Do Patients Diagnosed with Fibromyalgia Receive Guideline-compliant Treatment?


Study results show that patients diagnosed with fibromyalgia often discontinue treatment. Those that do not frequently augment their initial treatment regimen with one or more additional medications, including some that are not recommended by current guidelines.

Although established guidelines for treating fibromyalgia recommend the use of antiepileptics (AEDs), selective serotonin reuptake inhibitors (SSRIs), serotonin-norepinephrine reuptake inhibitors (SNRIs), tricyclic antidepressants (TCAs), and tramadol, many patients and their clinicians are not satisfied with initial treatment, and often switch to one or more different medications, including nontramadol opioids, which are not recommended for treating this condition.

At the 2014 annual clinical meeting of the American Academy of Pain Management, in Phoenix, AZ, Elizabeth T. Masters, MS, MPH, and colleagues presented results from a large retrospective study that evaluated initial therapy and treatment patterns of medication used by newly diagnosed fibromyalgia patients and the level of adherence to guidelines.

The authors looked at medical and pharmacy claims data and enrollment information for adult commercial health plan members of a large US health plan. They identified newly diagnosed fibromyalgia patients based on 2 or more medical claims with a diagnosis of fibromyalgia from January 2008 to February 2009. They designated the date of the first fibromyalgia diagnosis as the index date for each patient.

To qualify for inclusion, each patient had continuous enrollment 6 months pre-index and 12 months post-index, with no pre-index FM diagnosis. Each patient also had 1 pharmacy claim for an fibromyalgia guideline medication (eg, pregabalin, gabapentin, duloxetine, milnacipran, amitriptyline, SSRIs) or for any opioid on or within 6 months after the index date.

The researchers evaluated patterns of treatment initiation and subsequent changes (discontinuation, switch, augmentation) using descriptive statistics and chi-square tests.

Nearly three-quarters (72.5%) of the cohort of 96,175 patients were female (mean age of 47.3 years). The most frequently prescribed first medication (59%) was an opioid, with tramadol constituting roughly 17% of the first post-index opioid prescriptions. Other prescribed medications included AEDs (10%), SSRIs (22%), SNRIs (6%), and TCAs (3%). The authors reported that pre-index use of these medications “was substantial, including 28%-55% of patients using opioids across the prescription categories.”

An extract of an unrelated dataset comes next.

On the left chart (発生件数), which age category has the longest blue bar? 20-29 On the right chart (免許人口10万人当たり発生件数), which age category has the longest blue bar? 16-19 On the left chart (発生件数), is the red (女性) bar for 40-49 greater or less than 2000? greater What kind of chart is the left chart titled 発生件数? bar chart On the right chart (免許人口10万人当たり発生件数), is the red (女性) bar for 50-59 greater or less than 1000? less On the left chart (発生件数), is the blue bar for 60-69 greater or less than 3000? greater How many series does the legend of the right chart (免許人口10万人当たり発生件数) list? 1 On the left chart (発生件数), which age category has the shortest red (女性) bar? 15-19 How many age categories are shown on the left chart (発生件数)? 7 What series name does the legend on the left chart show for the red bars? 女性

Pain-related comorbidities were highly prevalent among this patient group, especially musculoskeletal conditions (present in more than 57% of patients). Patients prescribed AEDs or opioids “generally had the highest prevalence across pain-related comorbidities,” according to the authors.

Overall, 20% of the cohort remained on their first prescribed medication; 36% discontinued treatment; 35% augmented treatment with another medication class; and 10% switched medication class. Patients initiated on opioids had the highest rate of discontinuation (48%; P < .001 vs. each of the other classes). Patients prescribed TCAs had the highest switch rate (24%). Half (50%) of the patients prescribed AEDs augmented treatment with another medication (this was the highest augmentation rate for any drug class).

The authors reported that “the most frequently ‘switched-to’ medications were opioids (mainly short-acting) and SSRIs, and these were also the two medications most frequently used for augmentation.”

Based on these results, the authors concluded that opioids were the most commonly prescribed treatment for patients diagnosed with fibromyalgia, with many patients never receiving a guideline-recommended medication. They reported that most patients also “changed or augmented therapy, frequently with opioids. The reasons for these patterns, and their impact on patient and economic burdens, warrant further investigation.”